Sam’s mother, Ann Pittick, advised and supported by IPSEA, approached a solicitor in order to apply for judicial review of the LEA’s actions. It took over a year for the case to be heard.

The judge ruled that it was not unlawful for the LEA to obtain agreement from a school, after a statement had been finalised, that part of the cost of the special educational provision set out on the statement should be met from the school’s own budget. The judge said..

“So far as can be gleaned from the papers, it was in about mid-1992 that the [LEA] began to explore the possibility that the school might pay out of its own budget for five hours of the ancillary support; and this was in the context of a wider initiative by which the cost of special provision being made for children with statements who were being educated in mainstream schools might, in part, be funded by the school, rather than in its entirety by the authority out of its central budget ...

The [LEA’s] decision ... could, of course, only be put into effect with the concurrence of the school ...

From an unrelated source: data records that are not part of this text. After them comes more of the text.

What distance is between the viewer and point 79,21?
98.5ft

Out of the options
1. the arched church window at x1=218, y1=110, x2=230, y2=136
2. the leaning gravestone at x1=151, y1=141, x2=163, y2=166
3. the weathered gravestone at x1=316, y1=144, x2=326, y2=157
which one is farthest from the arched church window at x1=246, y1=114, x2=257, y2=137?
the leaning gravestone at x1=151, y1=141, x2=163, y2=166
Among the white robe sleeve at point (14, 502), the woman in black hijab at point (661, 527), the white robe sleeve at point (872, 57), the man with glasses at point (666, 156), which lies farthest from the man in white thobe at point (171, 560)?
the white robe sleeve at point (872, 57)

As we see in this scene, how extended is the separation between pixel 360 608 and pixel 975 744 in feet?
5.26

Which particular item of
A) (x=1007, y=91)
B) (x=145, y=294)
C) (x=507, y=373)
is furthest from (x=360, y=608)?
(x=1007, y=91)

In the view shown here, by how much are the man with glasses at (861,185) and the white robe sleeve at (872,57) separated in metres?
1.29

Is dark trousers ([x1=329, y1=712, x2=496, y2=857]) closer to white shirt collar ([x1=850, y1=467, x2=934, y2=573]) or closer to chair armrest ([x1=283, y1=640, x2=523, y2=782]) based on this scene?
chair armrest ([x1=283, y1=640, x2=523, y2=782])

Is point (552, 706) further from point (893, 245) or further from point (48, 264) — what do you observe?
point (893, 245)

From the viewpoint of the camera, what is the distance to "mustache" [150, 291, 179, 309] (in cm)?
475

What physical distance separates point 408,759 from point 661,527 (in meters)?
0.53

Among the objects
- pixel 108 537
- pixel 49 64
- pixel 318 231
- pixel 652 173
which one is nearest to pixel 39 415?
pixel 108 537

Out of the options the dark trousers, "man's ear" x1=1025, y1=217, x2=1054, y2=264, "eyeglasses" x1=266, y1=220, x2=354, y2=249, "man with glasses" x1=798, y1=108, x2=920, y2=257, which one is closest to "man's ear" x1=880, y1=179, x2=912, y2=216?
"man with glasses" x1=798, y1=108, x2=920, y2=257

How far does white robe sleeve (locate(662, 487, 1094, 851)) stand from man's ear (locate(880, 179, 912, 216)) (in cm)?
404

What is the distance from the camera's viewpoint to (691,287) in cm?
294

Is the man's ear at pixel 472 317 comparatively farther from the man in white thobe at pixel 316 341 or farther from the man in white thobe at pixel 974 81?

In the ordinary course of things, before the advent of the Education Reform Act 1988, it was no doubt factually inherent in the day to day administration of section 7(2) of the 1981 Education Act (which places on LEAs the duty to arrange the special educational provision set out in a statement) that the local authority would be bound to pay for the provision. Under the system of delegated budgets provided for by the Act of 1988, local authority schools ... have the power, within the limits of their budget, to decide how the money allocated to them shall be spent ... if in a particular case the school agrees to deploy some of its budget resources towards the cost of special educational provision for one of its children, there is no conceivable breach of section 7(2) ...

But if ... the school were suddenly to turn round and say that they were no longer prepared to apply any part of their budget to the cost of the 20 hours extra support, it is undoubted that the [LEA] would immediately have to meet the full cost. The provision would in any event be secure.”

LEAs can share the cost of statemented provision with schools by agreement, but must bear the whole cost if the school decides to end the arrangement .
“The provision would, in any event, be secure.”